Изменить размер шрифта - +
Так что из двух зол мы выбрали меньшее, и пока все идет хорошо.
 Мадам де Монталье велит мне ехать в Каир, чтобы вручить арабским сановникам, а также представителям Франции официальный протест против действий злодея, но я, памятуя о вашем приказе не покидать ее в минуты опасности, всемерно тому противлюсь. У меня есть намерение, как только она окрепнет, перевезти ее в Эдфу. Там Бондиле до нее не дотянется, да и кто-либо другой, ибо монастырские стены крепки не только толщиной, но и вышним благоволением. А что будет дальше — посмотрим.
 Что касается привлечения злодея к суду в Египте, не думаю, что эта затея даст какие-то результаты. Во-первых, чтобы судить европейца по египетским меркам, нужны очень веские основания, каких у нас нет, а во-вторых, местный судья Нумаир настолько корыстен, что одной щедрой университетской подачки хватит на то, чтобы это дело замять. Кроме того, Бондиле тесно связан с местным влиятельным торговцем Оматом. Тот непременно вступится за профессора со своей стороны. Призвать негодяя к ответу, мне думается, должны французские власти, но надежды на это так мало, что не стоит и говорить. Если мадам ищет сатисфакции, она должна получить ее какими-либо другими путями.
 Позвольте признаться, высокочтимый учитель, что я не только недооценивал эту женщину в части ее просвещенности, но сомневался также и в том, что в ней достанет характера на длительную борьбу с местной пылью и зноем.
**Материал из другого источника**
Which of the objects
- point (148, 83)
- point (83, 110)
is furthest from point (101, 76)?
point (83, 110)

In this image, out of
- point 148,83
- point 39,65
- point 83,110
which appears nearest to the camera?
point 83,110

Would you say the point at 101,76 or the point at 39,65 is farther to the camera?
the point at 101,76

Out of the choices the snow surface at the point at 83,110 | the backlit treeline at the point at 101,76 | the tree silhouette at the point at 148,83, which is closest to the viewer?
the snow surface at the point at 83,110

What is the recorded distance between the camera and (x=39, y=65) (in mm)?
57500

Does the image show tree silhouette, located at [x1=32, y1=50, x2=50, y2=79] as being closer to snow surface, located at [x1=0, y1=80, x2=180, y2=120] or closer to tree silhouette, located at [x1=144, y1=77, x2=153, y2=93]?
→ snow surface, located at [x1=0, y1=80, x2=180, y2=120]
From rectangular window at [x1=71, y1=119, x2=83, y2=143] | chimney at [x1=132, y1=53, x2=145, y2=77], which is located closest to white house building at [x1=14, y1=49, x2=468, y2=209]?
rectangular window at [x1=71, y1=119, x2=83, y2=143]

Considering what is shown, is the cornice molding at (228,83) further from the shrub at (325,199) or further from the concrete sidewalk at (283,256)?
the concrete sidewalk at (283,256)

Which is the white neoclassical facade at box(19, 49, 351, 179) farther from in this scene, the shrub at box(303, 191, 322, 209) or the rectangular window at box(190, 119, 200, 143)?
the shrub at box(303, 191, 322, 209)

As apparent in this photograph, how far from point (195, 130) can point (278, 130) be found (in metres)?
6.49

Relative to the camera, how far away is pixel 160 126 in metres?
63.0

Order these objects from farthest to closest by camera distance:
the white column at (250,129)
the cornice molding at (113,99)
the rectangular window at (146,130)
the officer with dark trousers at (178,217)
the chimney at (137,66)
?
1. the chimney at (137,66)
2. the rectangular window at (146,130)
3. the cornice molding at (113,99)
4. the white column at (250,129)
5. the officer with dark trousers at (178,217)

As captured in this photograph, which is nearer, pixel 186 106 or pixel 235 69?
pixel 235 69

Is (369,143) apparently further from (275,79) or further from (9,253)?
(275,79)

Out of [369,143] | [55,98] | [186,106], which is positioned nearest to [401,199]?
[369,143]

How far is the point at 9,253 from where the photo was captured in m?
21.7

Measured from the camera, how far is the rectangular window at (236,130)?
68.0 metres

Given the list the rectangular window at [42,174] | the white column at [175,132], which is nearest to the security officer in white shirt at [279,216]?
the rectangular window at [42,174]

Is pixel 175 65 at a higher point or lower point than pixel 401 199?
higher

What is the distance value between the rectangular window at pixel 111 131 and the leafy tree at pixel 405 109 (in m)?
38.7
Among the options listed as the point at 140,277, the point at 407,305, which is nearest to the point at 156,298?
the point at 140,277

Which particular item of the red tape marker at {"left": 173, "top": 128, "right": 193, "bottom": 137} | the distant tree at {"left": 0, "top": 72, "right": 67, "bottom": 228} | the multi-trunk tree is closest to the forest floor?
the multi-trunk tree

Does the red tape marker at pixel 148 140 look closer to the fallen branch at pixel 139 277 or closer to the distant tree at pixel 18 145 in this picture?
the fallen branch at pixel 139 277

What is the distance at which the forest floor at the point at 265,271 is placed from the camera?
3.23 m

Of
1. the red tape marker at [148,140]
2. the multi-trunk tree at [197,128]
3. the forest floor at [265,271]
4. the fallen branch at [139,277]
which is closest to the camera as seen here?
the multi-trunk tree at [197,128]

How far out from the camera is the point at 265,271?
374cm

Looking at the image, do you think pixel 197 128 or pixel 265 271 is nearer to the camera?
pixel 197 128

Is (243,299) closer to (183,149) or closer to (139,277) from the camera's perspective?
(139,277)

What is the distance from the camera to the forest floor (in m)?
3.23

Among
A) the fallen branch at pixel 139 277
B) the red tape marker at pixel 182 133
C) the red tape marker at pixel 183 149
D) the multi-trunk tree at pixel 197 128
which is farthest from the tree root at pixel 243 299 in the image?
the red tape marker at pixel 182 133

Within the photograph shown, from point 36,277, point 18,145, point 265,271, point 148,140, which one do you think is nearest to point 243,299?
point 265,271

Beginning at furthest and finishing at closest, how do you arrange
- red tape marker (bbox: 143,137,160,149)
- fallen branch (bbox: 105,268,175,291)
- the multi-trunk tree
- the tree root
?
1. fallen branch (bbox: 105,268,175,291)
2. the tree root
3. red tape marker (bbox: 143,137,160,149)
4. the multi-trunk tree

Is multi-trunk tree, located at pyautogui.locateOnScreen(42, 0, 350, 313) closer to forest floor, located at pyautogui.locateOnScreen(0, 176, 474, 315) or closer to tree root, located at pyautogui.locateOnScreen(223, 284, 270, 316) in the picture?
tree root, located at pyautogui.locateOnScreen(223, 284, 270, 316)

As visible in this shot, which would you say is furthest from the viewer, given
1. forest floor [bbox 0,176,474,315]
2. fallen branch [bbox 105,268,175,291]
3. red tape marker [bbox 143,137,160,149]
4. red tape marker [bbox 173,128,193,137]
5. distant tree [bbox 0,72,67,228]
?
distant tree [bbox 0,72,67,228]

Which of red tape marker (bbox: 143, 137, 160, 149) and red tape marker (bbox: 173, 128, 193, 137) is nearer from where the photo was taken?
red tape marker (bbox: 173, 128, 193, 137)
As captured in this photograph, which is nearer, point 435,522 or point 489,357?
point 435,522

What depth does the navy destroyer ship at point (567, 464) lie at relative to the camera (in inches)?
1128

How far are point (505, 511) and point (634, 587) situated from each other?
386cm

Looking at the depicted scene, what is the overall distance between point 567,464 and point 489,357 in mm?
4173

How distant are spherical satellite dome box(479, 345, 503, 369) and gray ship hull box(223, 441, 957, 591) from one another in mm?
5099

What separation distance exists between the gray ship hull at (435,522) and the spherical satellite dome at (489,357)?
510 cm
Мне казалось, что возня под палящим солнцем в каких-то руинах быстро ей надоест и она примется раскатывать с бедуинами по пустыне, как многие европейки, особенно англичанки. Вы знали о моем мнении и предупреждали, что я его изменю. Так оно и оказалось. Теперь я прошу у вас прощения за свою слепоту, а вскоре попрошу того же и у мадам, моля Небеса, чтобы впредь со мной ничего подобного не случалось.
 Я буду и дальше извещать вас о наших делах. Будьте уверены в моей преданности мадам и готовности уберечь ее от возможных несчастий. Если же вы подумываете, не приехать ли вам сюда, то позвольте напомнить, что обещание выдать награду за вашу голову еще никем не отменено и что у ваших врагов длинные руки и цепкая память. С одной мадам я еще, пожалуй, управлюсь, но держать в узде вас обоих мне будет, скорее всего, трудновато. Это шутка, но в ней много правды.
 Да хранит Господь и вас, и мадам де Монталье ради вас же обоих.
 Волей Всевышнего Эрай Гюрзэн, монах. 13 мая 1828 года». 
 
 
 ГЛАВА 4
 
 Лицо Мадлен, освещенное приглушенным светом масляной лампы, уже не выглядело сплошной раной. Ожоги начали затягиваться, глубокий след от пули превратился в тонкую малиновую полоску, постепенно становившуюся все менее заметной. Теперь Мадлен могла улыбаться без прежних усилий.
 — Я ведь говорила, что шрамов не будет.
 — Что присуще твоей природе, — прокомментировал Фальке со вздохом. — Если, конечно, верить тебе.
 — Верь мне. — Она чмокнула его в подбородок. — Но без тебя я страдала бы дольше.
 Фальке еще раз вздохнул и отошел от нее.
 — Мне пора возвращаться, Мадлен. Я хотел заглянуть на часок, а теперь посмотри, солнце уже садится.
 — Окна закрыты ставнями, — сказала она с неожиданным раздражением. — Мне нельзя в них смотреть.
 Фальке нахмурился.
 — Ты же знаешь, так надо. Если кто-нибудь тебя здесь увидит…
 Мадлен вскинула руки.
 — Знаю, знаю, сдаюсь. Вы с братом Гюрзэном как близнецы. По крайней мере, в настырности и педантизме. — Она вернулась к дивану и пожаловалась: — Мне нечем заняться. Я даже спускалась в подвал — он много старше этого дома, — но ничего интересного там не нашла.